━━━━━ Extract to read ━━━━━

MW The Iran conflict might take as long as the 2022 'oil shock' to blow over: TS Lombard
By Myra P. Saefong
The research firm is rethinking its previous prediction that the Iran conflict would be over by April
The Iran conflict, now in its third week, has disrupted shipping through the critical maritime passageway known as the Strait of Hormuz.
Returning to business as usual in the global oil market might now take months - not weeks - to achieve, according to TS Lombard.
That's the new forecast from Christopher Granville, a managing director and political researcher at the firm, who sees potential solutions to fully reopening the Strait Hormuz as likely to hit some serious snags.
In response to the U.S. and Israel's attacks, Iran made its move - establishing its Strait of Hormuz "lever," which allows it to export its own oil while blocking all other shipping at will, Granville wrote in a Wednesday client note.
But the power to reverse the resulting price shock to the oil market still rests with the U.S., he said. That would require free tanker passage through the strait, with President Donald Trump holding a number of options to achieve that goal. TS Lombard put together the below chart of potential options.
The most "market-friendly" scenario would be the U.S. getting leverage over Iran's oil export revenues and opening the way to normalized Persian Gulf shipping for everyone, said Granville.
A more likely scenario would be a "unilateral TACO," he said, using the acronym for "Trump Always Chickens Out" - an assumption that the president eventually reverses his policies if they have a negative effect on markets and the economy.

━━━━━

Problem:
Please give the stretch of the article on the Iran conflict from "MW The Iran" through "some serious snags." again, changing "Iran conflict" to "Iran war" wherever it occurs.

━━━━━ Data provided ━━━━━

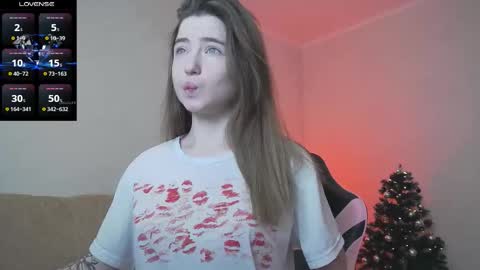 Snapshot of luxuryalma18 chatting on 12-15-25, 05:55 Alma online show from 12-15-25, 05:55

━━━━━

Output:
MW The Iran war might take as long as the 2022 'oil shock' to blow over: TS Lombard
By Myra P. Saefong
The research firm is rethinking its previous prediction that the Iran war would be over by April
The Iran war, now in its third week, has disrupted shipping through the critical maritime passageway known as the Strait of Hormuz.
Returning to business as usual in the global oil market might now take months - not weeks - to achieve, according to TS Lombard.
That's the new forecast from Christopher Granville, a managing director and political researcher at the firm, who sees potential solutions to fully reopening the Strait Hormuz as likely to hit some serious snags.